Stone dust is really heavy. It comes in heavy plastic bags that weigh 50 or 60 pounds, and when you put them in the car they make a thumping sound
and they weigh down the trunk pretty obviously and the car squeaks when it goes over any bumps.
It's hard to pick them up again too, you have to crouch down and heft them up, and walk slowly, and the sooner you can finally put them down the better.
But stone dust is a really good way to lay a masonry walkway. Because it's so heavy, it just kind of sits where you put it and if you lay the bricks on top of it, they don't move.
Especially if you pour more dust into the cracks between the bricks, and then wait for it to rain and wet the whole thing down.
When you walk on a walk like that, you can tell by the steadiness that there is stone dust underneath. It's like standing on solid rock.

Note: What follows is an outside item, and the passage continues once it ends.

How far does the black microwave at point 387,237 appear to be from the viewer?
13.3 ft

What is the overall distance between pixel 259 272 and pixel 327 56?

Durazno was careful to teach me the importance of stone dust, and how to use it, just as he taught me all the other tools of the trade:
the rake and the sledge, and the tamp, and the tool I never knew the name of that was really good at getting giant rocks out of the ground.
Durazno is gone. He left on a night in late November, when the moon was full and the air was growing cold, and the year was dying.
But he left my ten year old soul a road into the future, as sure as if the days were laid in the stone dust in the back of the pick up parked in the driveway.